Tobin’s Q, Liquidity, and Speculation in Laboratory Markets, with Charles Holt

This paper uses a laboratory experiment to study channels through which excess liquidity and Tobin’s q affect capital investment.  Subjects produce and trade capital goods in a multiperiod market in which the capital stock depreciates and is subject to convex production costs.  Treatments vary the marginal cost of investment, the aggregate cash level, and the relative cash endowments of individual subjects, holding aggregate cash constant. Increasing aggregate cash increases price bubbles for capital goods.  In contrast to q-theory predictions of no effect, there is excess production of capital goods relative to a first-best optimum in markets with high cash endowments.  The degree of overproduction is positively correlated with the size of price bubbles. (Online Appendix)

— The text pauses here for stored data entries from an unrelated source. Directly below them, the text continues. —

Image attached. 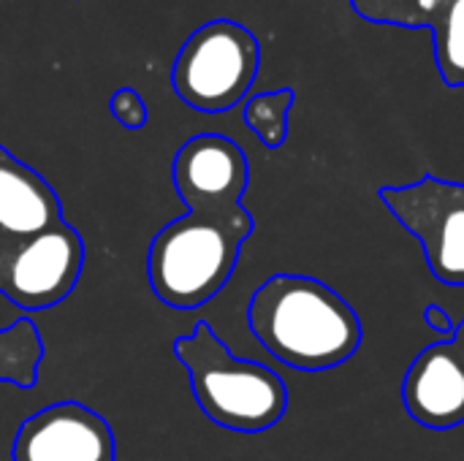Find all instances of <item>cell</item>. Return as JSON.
Returning <instances> with one entry per match:
<instances>
[{
    "mask_svg": "<svg viewBox=\"0 0 464 461\" xmlns=\"http://www.w3.org/2000/svg\"><path fill=\"white\" fill-rule=\"evenodd\" d=\"M171 182L182 201L242 204L250 182L247 155L228 136H193L174 155Z\"/></svg>",
    "mask_w": 464,
    "mask_h": 461,
    "instance_id": "8",
    "label": "cell"
},
{
    "mask_svg": "<svg viewBox=\"0 0 464 461\" xmlns=\"http://www.w3.org/2000/svg\"><path fill=\"white\" fill-rule=\"evenodd\" d=\"M84 269L82 234L60 220L30 236L0 239V293L24 312L68 299Z\"/></svg>",
    "mask_w": 464,
    "mask_h": 461,
    "instance_id": "5",
    "label": "cell"
},
{
    "mask_svg": "<svg viewBox=\"0 0 464 461\" xmlns=\"http://www.w3.org/2000/svg\"><path fill=\"white\" fill-rule=\"evenodd\" d=\"M351 8L372 24L427 27L440 79L464 87V0H351Z\"/></svg>",
    "mask_w": 464,
    "mask_h": 461,
    "instance_id": "10",
    "label": "cell"
},
{
    "mask_svg": "<svg viewBox=\"0 0 464 461\" xmlns=\"http://www.w3.org/2000/svg\"><path fill=\"white\" fill-rule=\"evenodd\" d=\"M11 461H117L114 429L82 402H54L16 429Z\"/></svg>",
    "mask_w": 464,
    "mask_h": 461,
    "instance_id": "7",
    "label": "cell"
},
{
    "mask_svg": "<svg viewBox=\"0 0 464 461\" xmlns=\"http://www.w3.org/2000/svg\"><path fill=\"white\" fill-rule=\"evenodd\" d=\"M0 239H3V234H0Z\"/></svg>",
    "mask_w": 464,
    "mask_h": 461,
    "instance_id": "17",
    "label": "cell"
},
{
    "mask_svg": "<svg viewBox=\"0 0 464 461\" xmlns=\"http://www.w3.org/2000/svg\"><path fill=\"white\" fill-rule=\"evenodd\" d=\"M381 201L408 228L430 264V272L451 288H464V185L424 177L402 187H381Z\"/></svg>",
    "mask_w": 464,
    "mask_h": 461,
    "instance_id": "6",
    "label": "cell"
},
{
    "mask_svg": "<svg viewBox=\"0 0 464 461\" xmlns=\"http://www.w3.org/2000/svg\"><path fill=\"white\" fill-rule=\"evenodd\" d=\"M258 65V38L234 19H212L179 49L171 68V87L190 109L223 114L247 98Z\"/></svg>",
    "mask_w": 464,
    "mask_h": 461,
    "instance_id": "4",
    "label": "cell"
},
{
    "mask_svg": "<svg viewBox=\"0 0 464 461\" xmlns=\"http://www.w3.org/2000/svg\"><path fill=\"white\" fill-rule=\"evenodd\" d=\"M111 114L117 117V122L128 130H141L147 125V103L144 98L133 90V87H120L111 95Z\"/></svg>",
    "mask_w": 464,
    "mask_h": 461,
    "instance_id": "14",
    "label": "cell"
},
{
    "mask_svg": "<svg viewBox=\"0 0 464 461\" xmlns=\"http://www.w3.org/2000/svg\"><path fill=\"white\" fill-rule=\"evenodd\" d=\"M451 345H454V351L459 353V359L464 361V321L457 326V331H454V337H451Z\"/></svg>",
    "mask_w": 464,
    "mask_h": 461,
    "instance_id": "16",
    "label": "cell"
},
{
    "mask_svg": "<svg viewBox=\"0 0 464 461\" xmlns=\"http://www.w3.org/2000/svg\"><path fill=\"white\" fill-rule=\"evenodd\" d=\"M247 323L269 356L299 372L334 370L364 340L356 310L326 283L302 274H272L253 293Z\"/></svg>",
    "mask_w": 464,
    "mask_h": 461,
    "instance_id": "1",
    "label": "cell"
},
{
    "mask_svg": "<svg viewBox=\"0 0 464 461\" xmlns=\"http://www.w3.org/2000/svg\"><path fill=\"white\" fill-rule=\"evenodd\" d=\"M174 356L188 370L193 399L212 424L258 435L283 421L288 410L283 378L258 361L237 359L207 321L174 342Z\"/></svg>",
    "mask_w": 464,
    "mask_h": 461,
    "instance_id": "3",
    "label": "cell"
},
{
    "mask_svg": "<svg viewBox=\"0 0 464 461\" xmlns=\"http://www.w3.org/2000/svg\"><path fill=\"white\" fill-rule=\"evenodd\" d=\"M296 92L291 87L253 95L245 103V125L261 139L266 149H280L288 139V114L294 109Z\"/></svg>",
    "mask_w": 464,
    "mask_h": 461,
    "instance_id": "13",
    "label": "cell"
},
{
    "mask_svg": "<svg viewBox=\"0 0 464 461\" xmlns=\"http://www.w3.org/2000/svg\"><path fill=\"white\" fill-rule=\"evenodd\" d=\"M424 318H427V323H430V329H432V331L443 334L446 340H451V337H454L457 326H454L451 315H449L440 304H430V307H427V312H424Z\"/></svg>",
    "mask_w": 464,
    "mask_h": 461,
    "instance_id": "15",
    "label": "cell"
},
{
    "mask_svg": "<svg viewBox=\"0 0 464 461\" xmlns=\"http://www.w3.org/2000/svg\"><path fill=\"white\" fill-rule=\"evenodd\" d=\"M402 402L411 418L446 432L464 424V361L451 340L424 348L405 372Z\"/></svg>",
    "mask_w": 464,
    "mask_h": 461,
    "instance_id": "9",
    "label": "cell"
},
{
    "mask_svg": "<svg viewBox=\"0 0 464 461\" xmlns=\"http://www.w3.org/2000/svg\"><path fill=\"white\" fill-rule=\"evenodd\" d=\"M63 220L54 187L0 144V234L30 236Z\"/></svg>",
    "mask_w": 464,
    "mask_h": 461,
    "instance_id": "11",
    "label": "cell"
},
{
    "mask_svg": "<svg viewBox=\"0 0 464 461\" xmlns=\"http://www.w3.org/2000/svg\"><path fill=\"white\" fill-rule=\"evenodd\" d=\"M188 212L163 226L147 250V283L171 310L190 312L212 302L231 280L242 245L256 228L242 204L185 201Z\"/></svg>",
    "mask_w": 464,
    "mask_h": 461,
    "instance_id": "2",
    "label": "cell"
},
{
    "mask_svg": "<svg viewBox=\"0 0 464 461\" xmlns=\"http://www.w3.org/2000/svg\"><path fill=\"white\" fill-rule=\"evenodd\" d=\"M41 361H44V342L33 321L19 318L8 329H0V383L16 389H33L38 383Z\"/></svg>",
    "mask_w": 464,
    "mask_h": 461,
    "instance_id": "12",
    "label": "cell"
}]
</instances>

Persistent Private Information in Experimental Asset Markets, with Charles Holt and Margaret Isaacson

This study evaluates the extent to which laboratory markets disseminate private information about the long-run payout of durable assets, and how persistent private information affects traders’ beliefs about future asset prices. Subjects trade dividend-paying assets, which are redeemed for a randomly determined value that is revealed in advance to “insiders.” The efficient market hypothesis predicts prices will incorporate insider information, which precludes bubbles. Markets exhibit price bubbles in all treatments, with magnitudes that are uncorrelated with the proportion of insiders. But these price surges do not permit insiders to earn more than outsiders on average. Price predictions are elicited, and insiders tend to make lower predictions. Using adaptive expectations models, insiders are less responsive to previous prediction errors in forming their price predictions. (Online Appendix)

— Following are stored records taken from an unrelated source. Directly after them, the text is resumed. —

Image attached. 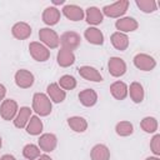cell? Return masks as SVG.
I'll return each instance as SVG.
<instances>
[{
    "mask_svg": "<svg viewBox=\"0 0 160 160\" xmlns=\"http://www.w3.org/2000/svg\"><path fill=\"white\" fill-rule=\"evenodd\" d=\"M11 34L18 40H26L31 35V26L25 21H19L12 25Z\"/></svg>",
    "mask_w": 160,
    "mask_h": 160,
    "instance_id": "17",
    "label": "cell"
},
{
    "mask_svg": "<svg viewBox=\"0 0 160 160\" xmlns=\"http://www.w3.org/2000/svg\"><path fill=\"white\" fill-rule=\"evenodd\" d=\"M110 92L114 99L116 100H124L128 96V85L124 81L116 80L110 85Z\"/></svg>",
    "mask_w": 160,
    "mask_h": 160,
    "instance_id": "24",
    "label": "cell"
},
{
    "mask_svg": "<svg viewBox=\"0 0 160 160\" xmlns=\"http://www.w3.org/2000/svg\"><path fill=\"white\" fill-rule=\"evenodd\" d=\"M150 150L152 151L154 156L160 155V134H155L150 140Z\"/></svg>",
    "mask_w": 160,
    "mask_h": 160,
    "instance_id": "33",
    "label": "cell"
},
{
    "mask_svg": "<svg viewBox=\"0 0 160 160\" xmlns=\"http://www.w3.org/2000/svg\"><path fill=\"white\" fill-rule=\"evenodd\" d=\"M41 155V150L35 144H26L22 148V156L28 160H35Z\"/></svg>",
    "mask_w": 160,
    "mask_h": 160,
    "instance_id": "30",
    "label": "cell"
},
{
    "mask_svg": "<svg viewBox=\"0 0 160 160\" xmlns=\"http://www.w3.org/2000/svg\"><path fill=\"white\" fill-rule=\"evenodd\" d=\"M84 12H85V20L90 26H96L101 24L104 20V15L101 10L96 6H89L86 10H84Z\"/></svg>",
    "mask_w": 160,
    "mask_h": 160,
    "instance_id": "18",
    "label": "cell"
},
{
    "mask_svg": "<svg viewBox=\"0 0 160 160\" xmlns=\"http://www.w3.org/2000/svg\"><path fill=\"white\" fill-rule=\"evenodd\" d=\"M0 160H16V158L14 155H11V154H5V155H2L0 158Z\"/></svg>",
    "mask_w": 160,
    "mask_h": 160,
    "instance_id": "35",
    "label": "cell"
},
{
    "mask_svg": "<svg viewBox=\"0 0 160 160\" xmlns=\"http://www.w3.org/2000/svg\"><path fill=\"white\" fill-rule=\"evenodd\" d=\"M81 44V38L76 31H65L60 36V45L66 50H76Z\"/></svg>",
    "mask_w": 160,
    "mask_h": 160,
    "instance_id": "5",
    "label": "cell"
},
{
    "mask_svg": "<svg viewBox=\"0 0 160 160\" xmlns=\"http://www.w3.org/2000/svg\"><path fill=\"white\" fill-rule=\"evenodd\" d=\"M35 160H52V159H51L49 155H46V154H41V155H40L38 159H35Z\"/></svg>",
    "mask_w": 160,
    "mask_h": 160,
    "instance_id": "36",
    "label": "cell"
},
{
    "mask_svg": "<svg viewBox=\"0 0 160 160\" xmlns=\"http://www.w3.org/2000/svg\"><path fill=\"white\" fill-rule=\"evenodd\" d=\"M19 111V105L14 99H4L0 105V116L5 121L14 120Z\"/></svg>",
    "mask_w": 160,
    "mask_h": 160,
    "instance_id": "6",
    "label": "cell"
},
{
    "mask_svg": "<svg viewBox=\"0 0 160 160\" xmlns=\"http://www.w3.org/2000/svg\"><path fill=\"white\" fill-rule=\"evenodd\" d=\"M115 132L119 135V136H130L132 132H134V125L128 121V120H122V121H119L116 125H115Z\"/></svg>",
    "mask_w": 160,
    "mask_h": 160,
    "instance_id": "29",
    "label": "cell"
},
{
    "mask_svg": "<svg viewBox=\"0 0 160 160\" xmlns=\"http://www.w3.org/2000/svg\"><path fill=\"white\" fill-rule=\"evenodd\" d=\"M29 51L31 58L39 62H44L50 58V50L39 41H31L29 44Z\"/></svg>",
    "mask_w": 160,
    "mask_h": 160,
    "instance_id": "7",
    "label": "cell"
},
{
    "mask_svg": "<svg viewBox=\"0 0 160 160\" xmlns=\"http://www.w3.org/2000/svg\"><path fill=\"white\" fill-rule=\"evenodd\" d=\"M42 121L40 120V118L38 115H31L28 125H26V132L29 135H32V136H36V135H40L41 131H42Z\"/></svg>",
    "mask_w": 160,
    "mask_h": 160,
    "instance_id": "27",
    "label": "cell"
},
{
    "mask_svg": "<svg viewBox=\"0 0 160 160\" xmlns=\"http://www.w3.org/2000/svg\"><path fill=\"white\" fill-rule=\"evenodd\" d=\"M46 95L49 96V99L51 100V102H62L66 98V91L62 90L58 82H51L48 85L46 88Z\"/></svg>",
    "mask_w": 160,
    "mask_h": 160,
    "instance_id": "15",
    "label": "cell"
},
{
    "mask_svg": "<svg viewBox=\"0 0 160 160\" xmlns=\"http://www.w3.org/2000/svg\"><path fill=\"white\" fill-rule=\"evenodd\" d=\"M110 41L111 45L119 51H125L129 48V36L124 32H119V31L112 32L110 36Z\"/></svg>",
    "mask_w": 160,
    "mask_h": 160,
    "instance_id": "21",
    "label": "cell"
},
{
    "mask_svg": "<svg viewBox=\"0 0 160 160\" xmlns=\"http://www.w3.org/2000/svg\"><path fill=\"white\" fill-rule=\"evenodd\" d=\"M68 125L75 132H84L88 129V121L82 116H70L68 119Z\"/></svg>",
    "mask_w": 160,
    "mask_h": 160,
    "instance_id": "26",
    "label": "cell"
},
{
    "mask_svg": "<svg viewBox=\"0 0 160 160\" xmlns=\"http://www.w3.org/2000/svg\"><path fill=\"white\" fill-rule=\"evenodd\" d=\"M129 9V1L128 0H119L116 2H112L110 5H105L101 10L102 15L112 19H120Z\"/></svg>",
    "mask_w": 160,
    "mask_h": 160,
    "instance_id": "2",
    "label": "cell"
},
{
    "mask_svg": "<svg viewBox=\"0 0 160 160\" xmlns=\"http://www.w3.org/2000/svg\"><path fill=\"white\" fill-rule=\"evenodd\" d=\"M40 42L44 44L48 49H56L60 45V36L58 32L50 28H41L39 30Z\"/></svg>",
    "mask_w": 160,
    "mask_h": 160,
    "instance_id": "3",
    "label": "cell"
},
{
    "mask_svg": "<svg viewBox=\"0 0 160 160\" xmlns=\"http://www.w3.org/2000/svg\"><path fill=\"white\" fill-rule=\"evenodd\" d=\"M79 100L81 105L86 108H91L98 102V94L94 89H84L79 92Z\"/></svg>",
    "mask_w": 160,
    "mask_h": 160,
    "instance_id": "22",
    "label": "cell"
},
{
    "mask_svg": "<svg viewBox=\"0 0 160 160\" xmlns=\"http://www.w3.org/2000/svg\"><path fill=\"white\" fill-rule=\"evenodd\" d=\"M5 96H6V88L2 84H0V101H2Z\"/></svg>",
    "mask_w": 160,
    "mask_h": 160,
    "instance_id": "34",
    "label": "cell"
},
{
    "mask_svg": "<svg viewBox=\"0 0 160 160\" xmlns=\"http://www.w3.org/2000/svg\"><path fill=\"white\" fill-rule=\"evenodd\" d=\"M14 80H15V84L18 88L20 89H29L34 85V81H35V78H34V74L26 69H20L15 72L14 75Z\"/></svg>",
    "mask_w": 160,
    "mask_h": 160,
    "instance_id": "8",
    "label": "cell"
},
{
    "mask_svg": "<svg viewBox=\"0 0 160 160\" xmlns=\"http://www.w3.org/2000/svg\"><path fill=\"white\" fill-rule=\"evenodd\" d=\"M128 95L130 96L132 102L140 104L145 98V91H144L142 85L138 81H132L130 86H128Z\"/></svg>",
    "mask_w": 160,
    "mask_h": 160,
    "instance_id": "20",
    "label": "cell"
},
{
    "mask_svg": "<svg viewBox=\"0 0 160 160\" xmlns=\"http://www.w3.org/2000/svg\"><path fill=\"white\" fill-rule=\"evenodd\" d=\"M91 160H110V150L104 144H96L90 151Z\"/></svg>",
    "mask_w": 160,
    "mask_h": 160,
    "instance_id": "25",
    "label": "cell"
},
{
    "mask_svg": "<svg viewBox=\"0 0 160 160\" xmlns=\"http://www.w3.org/2000/svg\"><path fill=\"white\" fill-rule=\"evenodd\" d=\"M2 146V139H1V136H0V148Z\"/></svg>",
    "mask_w": 160,
    "mask_h": 160,
    "instance_id": "39",
    "label": "cell"
},
{
    "mask_svg": "<svg viewBox=\"0 0 160 160\" xmlns=\"http://www.w3.org/2000/svg\"><path fill=\"white\" fill-rule=\"evenodd\" d=\"M58 84H59V86L62 89V90H74L75 88H76V79L72 76V75H62L60 79H59V81H58Z\"/></svg>",
    "mask_w": 160,
    "mask_h": 160,
    "instance_id": "32",
    "label": "cell"
},
{
    "mask_svg": "<svg viewBox=\"0 0 160 160\" xmlns=\"http://www.w3.org/2000/svg\"><path fill=\"white\" fill-rule=\"evenodd\" d=\"M52 4H54V6L55 5H62V4H65V0H54Z\"/></svg>",
    "mask_w": 160,
    "mask_h": 160,
    "instance_id": "37",
    "label": "cell"
},
{
    "mask_svg": "<svg viewBox=\"0 0 160 160\" xmlns=\"http://www.w3.org/2000/svg\"><path fill=\"white\" fill-rule=\"evenodd\" d=\"M115 28L119 32L126 34V32L135 31L139 28V22L136 19H134L131 16H122L115 21Z\"/></svg>",
    "mask_w": 160,
    "mask_h": 160,
    "instance_id": "11",
    "label": "cell"
},
{
    "mask_svg": "<svg viewBox=\"0 0 160 160\" xmlns=\"http://www.w3.org/2000/svg\"><path fill=\"white\" fill-rule=\"evenodd\" d=\"M84 38L88 40V42H90L92 45H102L104 44V34L96 26H89L88 29H85Z\"/></svg>",
    "mask_w": 160,
    "mask_h": 160,
    "instance_id": "19",
    "label": "cell"
},
{
    "mask_svg": "<svg viewBox=\"0 0 160 160\" xmlns=\"http://www.w3.org/2000/svg\"><path fill=\"white\" fill-rule=\"evenodd\" d=\"M135 4L145 14H150L158 10V4L155 0H136Z\"/></svg>",
    "mask_w": 160,
    "mask_h": 160,
    "instance_id": "31",
    "label": "cell"
},
{
    "mask_svg": "<svg viewBox=\"0 0 160 160\" xmlns=\"http://www.w3.org/2000/svg\"><path fill=\"white\" fill-rule=\"evenodd\" d=\"M56 61L61 68H69L75 62V54L66 49H60L56 55Z\"/></svg>",
    "mask_w": 160,
    "mask_h": 160,
    "instance_id": "23",
    "label": "cell"
},
{
    "mask_svg": "<svg viewBox=\"0 0 160 160\" xmlns=\"http://www.w3.org/2000/svg\"><path fill=\"white\" fill-rule=\"evenodd\" d=\"M132 62H134L135 68L141 71H151L156 66V60L151 55L145 54V52L136 54L132 59Z\"/></svg>",
    "mask_w": 160,
    "mask_h": 160,
    "instance_id": "4",
    "label": "cell"
},
{
    "mask_svg": "<svg viewBox=\"0 0 160 160\" xmlns=\"http://www.w3.org/2000/svg\"><path fill=\"white\" fill-rule=\"evenodd\" d=\"M140 128L145 132H148V134H155L158 131L159 124H158L156 118H154V116H145L140 121Z\"/></svg>",
    "mask_w": 160,
    "mask_h": 160,
    "instance_id": "28",
    "label": "cell"
},
{
    "mask_svg": "<svg viewBox=\"0 0 160 160\" xmlns=\"http://www.w3.org/2000/svg\"><path fill=\"white\" fill-rule=\"evenodd\" d=\"M58 145V138L55 134L52 132H45V134H41L39 140H38V146L40 148L41 151H45V152H51L55 150Z\"/></svg>",
    "mask_w": 160,
    "mask_h": 160,
    "instance_id": "10",
    "label": "cell"
},
{
    "mask_svg": "<svg viewBox=\"0 0 160 160\" xmlns=\"http://www.w3.org/2000/svg\"><path fill=\"white\" fill-rule=\"evenodd\" d=\"M79 75L88 80V81H94V82H101L102 81V75L98 71V69L90 66V65H82L78 69Z\"/></svg>",
    "mask_w": 160,
    "mask_h": 160,
    "instance_id": "13",
    "label": "cell"
},
{
    "mask_svg": "<svg viewBox=\"0 0 160 160\" xmlns=\"http://www.w3.org/2000/svg\"><path fill=\"white\" fill-rule=\"evenodd\" d=\"M145 160H160V159H159V156H149Z\"/></svg>",
    "mask_w": 160,
    "mask_h": 160,
    "instance_id": "38",
    "label": "cell"
},
{
    "mask_svg": "<svg viewBox=\"0 0 160 160\" xmlns=\"http://www.w3.org/2000/svg\"><path fill=\"white\" fill-rule=\"evenodd\" d=\"M62 14L64 16L70 20V21H80L85 18V12H84V9L80 8L79 5H75V4H66L64 5L62 8Z\"/></svg>",
    "mask_w": 160,
    "mask_h": 160,
    "instance_id": "12",
    "label": "cell"
},
{
    "mask_svg": "<svg viewBox=\"0 0 160 160\" xmlns=\"http://www.w3.org/2000/svg\"><path fill=\"white\" fill-rule=\"evenodd\" d=\"M60 18H61V12L56 6L45 8V10L42 11V15H41V19H42L44 24H46L48 26L56 25L60 21Z\"/></svg>",
    "mask_w": 160,
    "mask_h": 160,
    "instance_id": "14",
    "label": "cell"
},
{
    "mask_svg": "<svg viewBox=\"0 0 160 160\" xmlns=\"http://www.w3.org/2000/svg\"><path fill=\"white\" fill-rule=\"evenodd\" d=\"M31 112H32V109L29 108V106H21L16 114V116L14 118L12 122H14V126L18 128V129H24L26 128L30 118H31Z\"/></svg>",
    "mask_w": 160,
    "mask_h": 160,
    "instance_id": "16",
    "label": "cell"
},
{
    "mask_svg": "<svg viewBox=\"0 0 160 160\" xmlns=\"http://www.w3.org/2000/svg\"><path fill=\"white\" fill-rule=\"evenodd\" d=\"M108 69L111 76L114 78H120L126 72V62L124 61V59L118 58V56H112L109 59L108 62Z\"/></svg>",
    "mask_w": 160,
    "mask_h": 160,
    "instance_id": "9",
    "label": "cell"
},
{
    "mask_svg": "<svg viewBox=\"0 0 160 160\" xmlns=\"http://www.w3.org/2000/svg\"><path fill=\"white\" fill-rule=\"evenodd\" d=\"M32 111L38 116H48L52 110V102L44 92H35L32 96Z\"/></svg>",
    "mask_w": 160,
    "mask_h": 160,
    "instance_id": "1",
    "label": "cell"
}]
</instances>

Macroprudential Taxes, Ratios, and Rents: Equivalences and Not-Quite Equivalences, with Anton Korinek

This paper shows that most modern macroprudential instruments are designed so that the surplus from regulation accrues to the financial sector. We develop a model to compare the instruments that macroprudential policymakers have at their disposal to delineate which types of measures are equivalent, which ones are not, and how they differ. One crucial distinction is that the distribution of the surplus created by macroprudential instruments across borrowers and lenders depends on who is subject to the regulation, opening an important political dimension to the choice of instrument. This may lead to inefficient regulations such as second-best regulatory ratios that create distortions but keep the surplus with the regulated entities. By contrast, we establish equivalence conditions for taxes, ratios and quantity instruments under both borrower and lender heterogeneity based on a transformation-of-measure approach. Moreover, we show under what conditions restrictions from financial constraints and market power are equivalent to macroprudential measures. Finally, we show that our results extend to a triple-decker setting with an intermediation chain from savers to banks to borrowers.

Works in Progress

Financial Amplification: An Experiment

I develop an experimental methodology to test the theory of financial amplification in the lab. I develop a theoretical model designed for implementation in a laboratory environment.  When borrowing constraints depend on asset prices financial amplification occurs.  The model also allows for borrowing constraints that allow an exogenous amount of borrowing per asset held.  When these borrowing constraints are used financial amplification does not occur in the model.  I show that exogenous constraints can be calibrated to result in an equilibrium equivalent to the price-linked constraint equilibrium.  When liquidity shocks increase debt levels from this equilibrium, prices decrease more under price-linked constraints than exogenous constraints.  This model is implemented in an experimental design with two treatments, one for each borrowing constraint.  In each session subjects participate in the model multiple times.  In some rounds participants experience liquidity shocks.  Financial amplification is identified in the lab by comparing asset prices and allocations across the borrowing treatments for high and low liquidity shock rounds.